HORROR HIGH – Fun reimagining of Jekyll / Hyde in which a harassed nerd drinks the secret elixir he’s been working on in the high school chem lab and ends up connecting with his more homicidal side. The result – a little bit of mayhem and lots of the seventies-isms I find endlessly entertaining, such as trippy soundtrack music, flagrant bursts of slo-mo / weird lens effects and a smattering of badly done but vibrant gore. You’d be hard pressed to find a movie that looks more ‘1973’ than this enjoyable romp.

DOOR INTO SILENCE – One of Fulci’s final entries. John Savage is on the road, plagued by odd encounters with an enigmatic woman and the driver of a hearse who might’ve seen ‘Duel’ a few times too many. It’s fairly slight as swansongs go, and anyone going in with expectations of ‘The Beyond’ will come away feeling short-changed; although Lucio’s oddness is there to a degree in some of the shots, the editing, and moments of drifty, disconnected ambience, the lush aesthetic from many of his other movies is absent and, ironically for a film which is basically about one guy driving a car, at times it all feels quite pedestrian. Savage is a trooper with quite the resume, but I never thought I’d set eyes on him in a Fulci movie.
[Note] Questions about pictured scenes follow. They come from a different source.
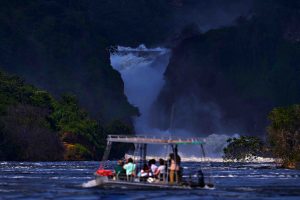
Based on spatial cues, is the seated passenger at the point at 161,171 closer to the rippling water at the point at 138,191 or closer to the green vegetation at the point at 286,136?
the rippling water at the point at 138,191

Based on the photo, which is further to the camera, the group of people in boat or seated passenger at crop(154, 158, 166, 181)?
seated passenger at crop(154, 158, 166, 181)

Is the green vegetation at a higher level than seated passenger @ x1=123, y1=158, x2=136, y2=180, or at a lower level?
higher

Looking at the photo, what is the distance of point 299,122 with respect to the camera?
178 meters

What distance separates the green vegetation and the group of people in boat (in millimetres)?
70256

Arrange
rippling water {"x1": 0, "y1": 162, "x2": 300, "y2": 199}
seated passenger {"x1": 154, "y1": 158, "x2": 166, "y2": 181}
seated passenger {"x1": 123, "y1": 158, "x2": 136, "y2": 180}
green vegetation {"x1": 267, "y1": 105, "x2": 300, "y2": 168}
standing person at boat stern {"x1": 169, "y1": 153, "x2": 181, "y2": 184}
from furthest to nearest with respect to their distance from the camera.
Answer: green vegetation {"x1": 267, "y1": 105, "x2": 300, "y2": 168} → seated passenger {"x1": 123, "y1": 158, "x2": 136, "y2": 180} → seated passenger {"x1": 154, "y1": 158, "x2": 166, "y2": 181} → standing person at boat stern {"x1": 169, "y1": 153, "x2": 181, "y2": 184} → rippling water {"x1": 0, "y1": 162, "x2": 300, "y2": 199}

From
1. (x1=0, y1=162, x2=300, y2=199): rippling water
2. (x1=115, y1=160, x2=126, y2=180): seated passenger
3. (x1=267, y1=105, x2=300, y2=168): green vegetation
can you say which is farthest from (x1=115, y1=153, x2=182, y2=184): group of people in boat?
(x1=267, y1=105, x2=300, y2=168): green vegetation

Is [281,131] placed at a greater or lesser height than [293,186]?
greater

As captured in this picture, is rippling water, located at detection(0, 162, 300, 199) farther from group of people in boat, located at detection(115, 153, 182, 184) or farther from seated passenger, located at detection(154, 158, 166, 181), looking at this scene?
seated passenger, located at detection(154, 158, 166, 181)

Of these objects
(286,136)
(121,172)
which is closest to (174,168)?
(121,172)

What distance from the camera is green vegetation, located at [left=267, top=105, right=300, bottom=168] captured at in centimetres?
17425

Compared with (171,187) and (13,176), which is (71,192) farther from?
(13,176)

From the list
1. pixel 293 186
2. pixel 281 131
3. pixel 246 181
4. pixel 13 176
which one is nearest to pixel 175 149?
pixel 293 186

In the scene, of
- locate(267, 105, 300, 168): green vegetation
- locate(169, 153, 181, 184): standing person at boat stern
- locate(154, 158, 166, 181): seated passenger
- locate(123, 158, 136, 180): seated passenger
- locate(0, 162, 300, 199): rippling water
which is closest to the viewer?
locate(0, 162, 300, 199): rippling water

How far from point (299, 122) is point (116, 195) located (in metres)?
82.2
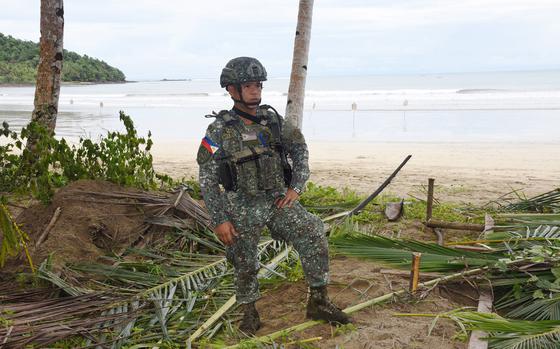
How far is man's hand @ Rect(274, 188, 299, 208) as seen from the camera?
3.61 metres

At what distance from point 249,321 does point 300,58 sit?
4487mm

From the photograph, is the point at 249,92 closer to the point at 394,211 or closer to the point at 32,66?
the point at 394,211

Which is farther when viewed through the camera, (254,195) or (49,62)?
(49,62)

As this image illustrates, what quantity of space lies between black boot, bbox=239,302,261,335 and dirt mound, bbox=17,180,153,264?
5.08ft

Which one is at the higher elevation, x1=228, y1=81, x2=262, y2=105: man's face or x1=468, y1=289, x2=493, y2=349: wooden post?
x1=228, y1=81, x2=262, y2=105: man's face

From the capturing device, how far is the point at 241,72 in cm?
350

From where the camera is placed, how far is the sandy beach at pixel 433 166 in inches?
333

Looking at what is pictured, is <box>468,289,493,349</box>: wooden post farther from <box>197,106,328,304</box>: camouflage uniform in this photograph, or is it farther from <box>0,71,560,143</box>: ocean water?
<box>0,71,560,143</box>: ocean water

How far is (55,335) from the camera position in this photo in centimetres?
332

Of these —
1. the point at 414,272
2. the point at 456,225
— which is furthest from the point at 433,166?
the point at 414,272

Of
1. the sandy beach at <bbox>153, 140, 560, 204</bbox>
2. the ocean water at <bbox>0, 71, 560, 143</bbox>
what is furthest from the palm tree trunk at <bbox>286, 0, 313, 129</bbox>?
the ocean water at <bbox>0, 71, 560, 143</bbox>

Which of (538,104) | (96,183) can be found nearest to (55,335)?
(96,183)

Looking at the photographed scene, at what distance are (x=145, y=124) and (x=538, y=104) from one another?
1714cm

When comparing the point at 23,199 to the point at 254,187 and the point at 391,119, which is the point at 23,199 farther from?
the point at 391,119
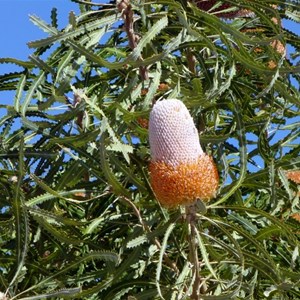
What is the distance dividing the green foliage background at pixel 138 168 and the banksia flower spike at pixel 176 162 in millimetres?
218

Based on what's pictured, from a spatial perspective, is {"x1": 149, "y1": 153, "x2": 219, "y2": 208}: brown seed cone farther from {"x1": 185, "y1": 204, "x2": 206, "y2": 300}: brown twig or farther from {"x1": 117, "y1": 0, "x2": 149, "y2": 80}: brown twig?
{"x1": 117, "y1": 0, "x2": 149, "y2": 80}: brown twig

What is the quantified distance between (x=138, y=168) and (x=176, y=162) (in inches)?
23.7

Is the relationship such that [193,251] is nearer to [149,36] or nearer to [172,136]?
[172,136]

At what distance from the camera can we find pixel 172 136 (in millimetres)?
2922

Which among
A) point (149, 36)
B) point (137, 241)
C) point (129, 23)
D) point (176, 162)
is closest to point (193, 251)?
point (137, 241)

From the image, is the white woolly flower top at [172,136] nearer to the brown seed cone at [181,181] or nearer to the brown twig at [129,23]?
the brown seed cone at [181,181]

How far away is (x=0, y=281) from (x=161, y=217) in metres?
0.61

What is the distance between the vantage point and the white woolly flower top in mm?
2922

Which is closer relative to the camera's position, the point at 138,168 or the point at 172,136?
the point at 172,136

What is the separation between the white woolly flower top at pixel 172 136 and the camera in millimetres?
2922

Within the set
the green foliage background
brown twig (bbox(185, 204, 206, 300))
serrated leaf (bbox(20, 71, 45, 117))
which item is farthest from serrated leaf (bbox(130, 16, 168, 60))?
brown twig (bbox(185, 204, 206, 300))

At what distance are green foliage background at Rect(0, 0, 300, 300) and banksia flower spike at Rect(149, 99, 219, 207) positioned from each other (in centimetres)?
22

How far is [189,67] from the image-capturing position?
13.3 feet

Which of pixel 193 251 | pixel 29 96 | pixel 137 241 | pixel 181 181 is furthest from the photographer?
pixel 29 96
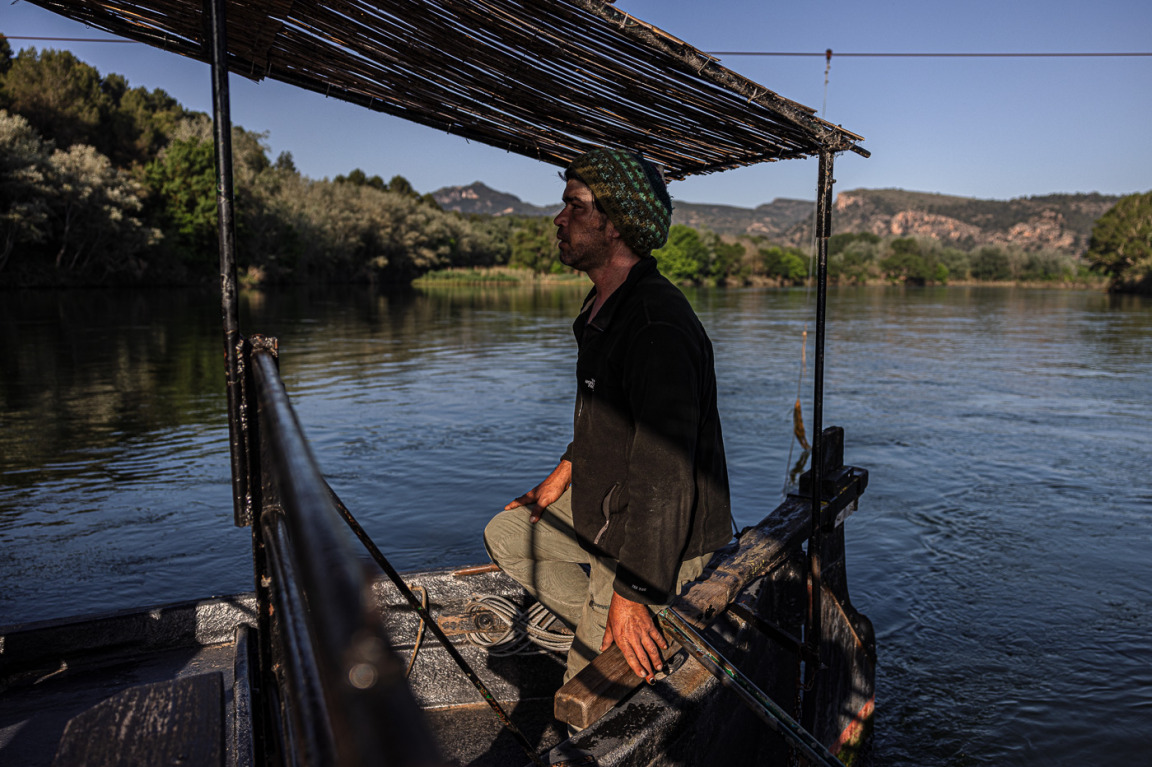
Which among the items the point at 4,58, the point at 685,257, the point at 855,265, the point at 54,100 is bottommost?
the point at 855,265

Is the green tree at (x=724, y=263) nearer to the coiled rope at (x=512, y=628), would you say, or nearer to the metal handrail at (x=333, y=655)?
the coiled rope at (x=512, y=628)

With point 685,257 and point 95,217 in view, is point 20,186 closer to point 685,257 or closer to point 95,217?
point 95,217

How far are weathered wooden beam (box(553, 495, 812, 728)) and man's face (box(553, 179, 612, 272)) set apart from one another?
1.23 metres

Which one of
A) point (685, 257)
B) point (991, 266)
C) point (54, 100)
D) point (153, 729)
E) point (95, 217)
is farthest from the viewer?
point (991, 266)

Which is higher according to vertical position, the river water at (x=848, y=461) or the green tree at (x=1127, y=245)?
the green tree at (x=1127, y=245)

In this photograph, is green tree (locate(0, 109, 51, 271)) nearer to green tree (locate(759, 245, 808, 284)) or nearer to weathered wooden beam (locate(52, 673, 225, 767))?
weathered wooden beam (locate(52, 673, 225, 767))

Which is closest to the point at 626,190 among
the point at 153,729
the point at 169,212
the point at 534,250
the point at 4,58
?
the point at 153,729

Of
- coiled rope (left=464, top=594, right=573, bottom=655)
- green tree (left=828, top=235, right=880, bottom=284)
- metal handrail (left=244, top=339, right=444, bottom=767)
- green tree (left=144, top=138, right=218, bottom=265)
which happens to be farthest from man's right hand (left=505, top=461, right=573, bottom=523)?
green tree (left=828, top=235, right=880, bottom=284)

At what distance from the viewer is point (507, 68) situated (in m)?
3.09

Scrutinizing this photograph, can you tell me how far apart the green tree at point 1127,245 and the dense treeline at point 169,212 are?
0.18 m

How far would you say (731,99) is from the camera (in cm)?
Result: 307

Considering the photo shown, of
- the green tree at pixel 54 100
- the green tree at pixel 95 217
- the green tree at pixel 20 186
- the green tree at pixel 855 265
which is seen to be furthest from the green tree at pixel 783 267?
the green tree at pixel 20 186

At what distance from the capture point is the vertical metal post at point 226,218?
218 centimetres

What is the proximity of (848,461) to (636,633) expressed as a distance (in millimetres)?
9502
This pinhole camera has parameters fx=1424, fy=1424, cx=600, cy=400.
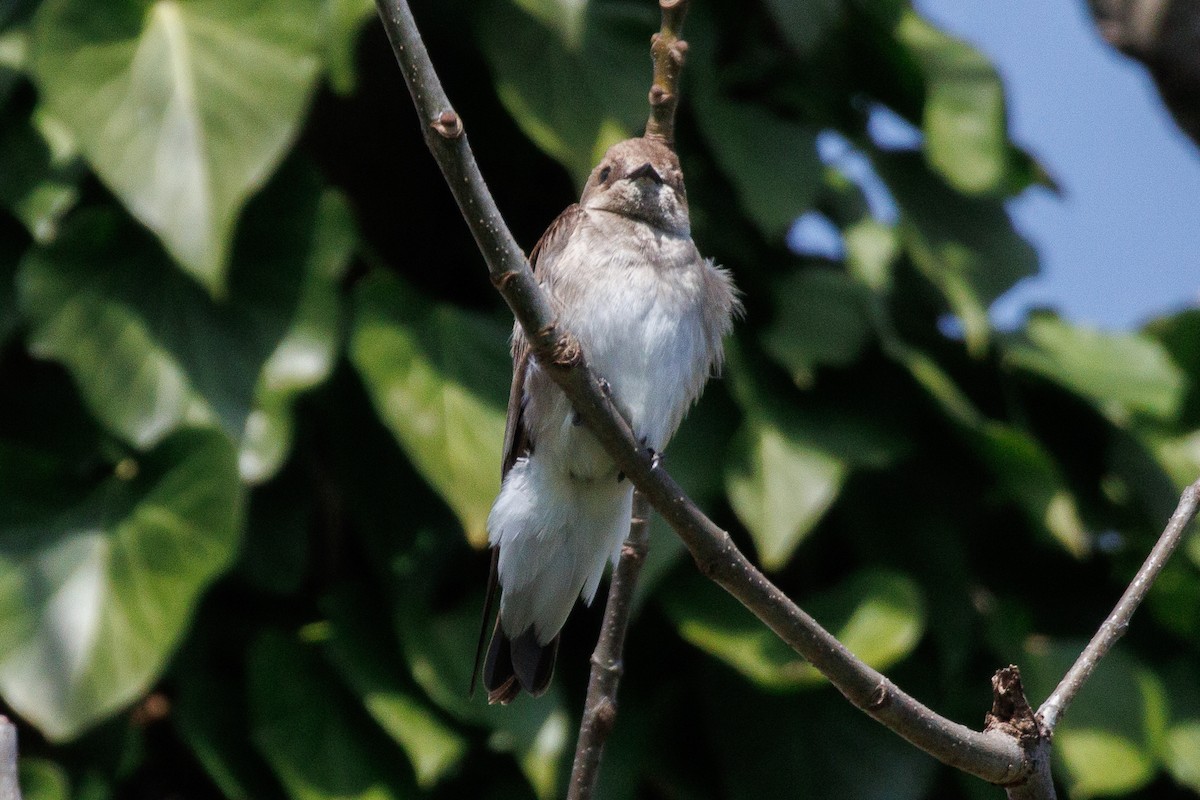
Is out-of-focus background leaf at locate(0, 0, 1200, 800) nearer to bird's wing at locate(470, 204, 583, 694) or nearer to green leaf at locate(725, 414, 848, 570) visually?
green leaf at locate(725, 414, 848, 570)

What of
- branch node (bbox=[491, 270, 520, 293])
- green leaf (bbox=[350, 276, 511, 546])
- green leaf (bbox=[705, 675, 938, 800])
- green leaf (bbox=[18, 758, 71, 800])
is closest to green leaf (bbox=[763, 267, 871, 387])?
green leaf (bbox=[350, 276, 511, 546])

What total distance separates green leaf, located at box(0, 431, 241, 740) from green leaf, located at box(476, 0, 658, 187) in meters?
0.97

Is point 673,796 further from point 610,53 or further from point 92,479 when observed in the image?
point 610,53

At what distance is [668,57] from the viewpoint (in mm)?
1921

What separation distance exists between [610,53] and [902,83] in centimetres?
96

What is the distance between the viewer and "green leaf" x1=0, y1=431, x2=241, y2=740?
2740mm

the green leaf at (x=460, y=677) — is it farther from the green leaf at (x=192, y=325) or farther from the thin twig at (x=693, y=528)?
the thin twig at (x=693, y=528)

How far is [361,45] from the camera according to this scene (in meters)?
3.51

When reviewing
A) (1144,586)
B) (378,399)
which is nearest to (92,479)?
(378,399)

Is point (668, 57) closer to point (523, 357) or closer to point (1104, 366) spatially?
point (523, 357)

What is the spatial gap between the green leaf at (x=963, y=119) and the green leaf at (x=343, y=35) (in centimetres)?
141

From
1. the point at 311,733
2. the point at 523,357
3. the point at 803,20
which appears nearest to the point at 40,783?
the point at 311,733

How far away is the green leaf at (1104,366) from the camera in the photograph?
362 centimetres

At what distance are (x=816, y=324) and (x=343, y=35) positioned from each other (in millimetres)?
1254
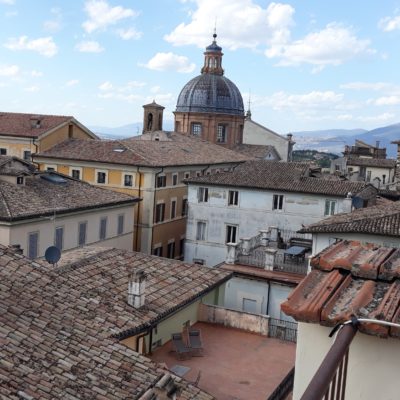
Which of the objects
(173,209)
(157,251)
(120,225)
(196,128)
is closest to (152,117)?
(196,128)

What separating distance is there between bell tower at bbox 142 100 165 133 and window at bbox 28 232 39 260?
3342cm

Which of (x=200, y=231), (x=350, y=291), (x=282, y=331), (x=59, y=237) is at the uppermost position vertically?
(x=350, y=291)

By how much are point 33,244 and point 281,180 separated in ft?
55.0

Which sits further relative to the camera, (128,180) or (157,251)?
(157,251)

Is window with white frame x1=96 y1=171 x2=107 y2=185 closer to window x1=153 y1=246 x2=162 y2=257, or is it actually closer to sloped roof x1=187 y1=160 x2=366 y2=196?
window x1=153 y1=246 x2=162 y2=257

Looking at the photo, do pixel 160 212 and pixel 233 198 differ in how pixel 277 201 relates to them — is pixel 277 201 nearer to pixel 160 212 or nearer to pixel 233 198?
pixel 233 198

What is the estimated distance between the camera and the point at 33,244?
2630 centimetres

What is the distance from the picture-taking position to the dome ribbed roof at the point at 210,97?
65812mm

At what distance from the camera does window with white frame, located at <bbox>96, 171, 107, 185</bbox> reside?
40.0 m

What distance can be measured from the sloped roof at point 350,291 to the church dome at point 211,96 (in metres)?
62.4

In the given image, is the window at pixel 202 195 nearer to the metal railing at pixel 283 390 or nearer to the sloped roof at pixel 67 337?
the sloped roof at pixel 67 337

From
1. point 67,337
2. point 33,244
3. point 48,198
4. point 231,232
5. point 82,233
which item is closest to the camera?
point 67,337

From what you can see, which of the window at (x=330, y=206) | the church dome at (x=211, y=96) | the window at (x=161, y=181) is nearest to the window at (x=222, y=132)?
the church dome at (x=211, y=96)

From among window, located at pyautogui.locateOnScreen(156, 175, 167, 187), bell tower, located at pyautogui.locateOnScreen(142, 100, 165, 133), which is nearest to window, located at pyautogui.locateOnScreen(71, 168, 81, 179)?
window, located at pyautogui.locateOnScreen(156, 175, 167, 187)
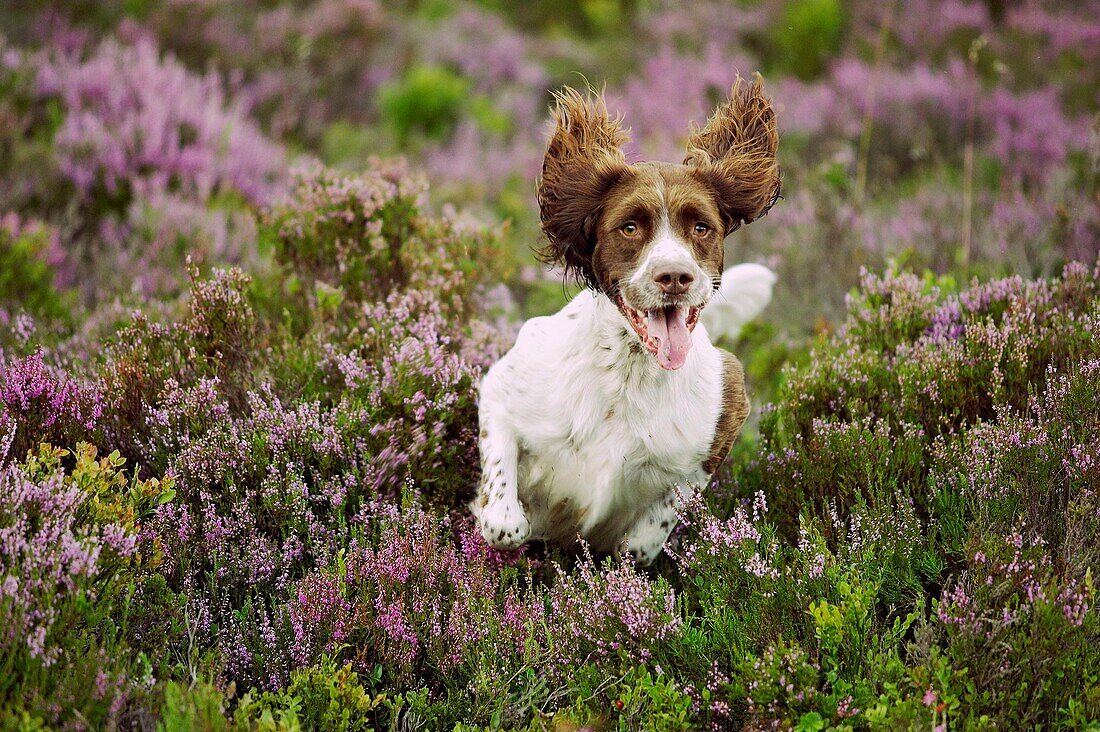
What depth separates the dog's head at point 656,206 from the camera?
2709mm

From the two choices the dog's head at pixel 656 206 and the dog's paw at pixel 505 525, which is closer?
the dog's head at pixel 656 206

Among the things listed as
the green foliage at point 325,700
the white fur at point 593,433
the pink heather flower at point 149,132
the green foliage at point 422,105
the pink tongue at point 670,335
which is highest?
the pink tongue at point 670,335

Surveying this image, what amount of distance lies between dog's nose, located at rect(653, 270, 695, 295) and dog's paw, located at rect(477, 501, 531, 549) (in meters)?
0.83

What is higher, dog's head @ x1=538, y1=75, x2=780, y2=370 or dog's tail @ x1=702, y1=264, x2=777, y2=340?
dog's head @ x1=538, y1=75, x2=780, y2=370

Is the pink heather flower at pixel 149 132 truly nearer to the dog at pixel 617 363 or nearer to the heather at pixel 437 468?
the heather at pixel 437 468

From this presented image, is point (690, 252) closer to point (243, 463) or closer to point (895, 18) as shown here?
point (243, 463)

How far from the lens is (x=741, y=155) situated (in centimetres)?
305

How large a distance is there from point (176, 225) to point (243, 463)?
8.70 ft

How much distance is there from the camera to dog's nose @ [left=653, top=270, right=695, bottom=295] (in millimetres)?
2607

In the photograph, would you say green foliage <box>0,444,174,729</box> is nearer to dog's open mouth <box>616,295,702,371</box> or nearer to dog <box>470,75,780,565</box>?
dog <box>470,75,780,565</box>

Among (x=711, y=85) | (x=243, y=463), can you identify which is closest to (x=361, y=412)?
(x=243, y=463)

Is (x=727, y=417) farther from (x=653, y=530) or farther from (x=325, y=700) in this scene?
(x=325, y=700)

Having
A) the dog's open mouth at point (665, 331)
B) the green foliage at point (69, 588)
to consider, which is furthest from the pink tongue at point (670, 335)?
the green foliage at point (69, 588)

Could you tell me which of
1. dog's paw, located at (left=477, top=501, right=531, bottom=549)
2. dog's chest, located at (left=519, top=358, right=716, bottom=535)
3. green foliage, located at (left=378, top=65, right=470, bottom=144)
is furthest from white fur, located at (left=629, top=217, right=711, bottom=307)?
green foliage, located at (left=378, top=65, right=470, bottom=144)
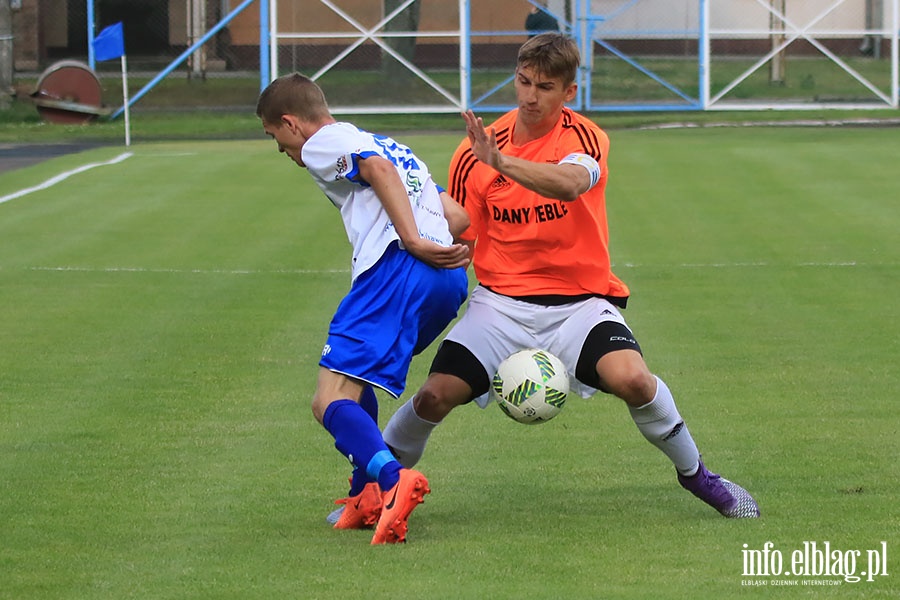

NOCTURNE – Blumhouse are always hit and miss, but ‘Nocturne’ is a strong offering. It’s a broadside against the perils of perfectionism in which the big dreams of a conservatoire student end in an even bigger Faustian f*ck up. Sydney Sweeney is very good as mousy but dead-eyed narcissist Julia, who seems to have taken a leaf out of Natalie Portman’s book, and in fact the look of the film as a whole is perhaps not dissimilar to Aranovsky’s ‘Black Swan’. This exemplary visual stylisation is one of ‘Nocturne’s strongest suits, and it brews an atmosphere that’s sometimes at odds with the more conventional storyline, which mingles the well-worn beats of the ‘underdog turning the tables’ narrative with supernatural froth. All the latter stuff may be standard, but ‘Nocturne’ makes the smart move of not overplaying its heavy handed genre tropes, allowing for a deeper sense of unease to surface following the arc of the main character’s slow self-destruction. The final image is cruel, expected, but weirdly ambiguous. Highly enjoyable and well worth a look.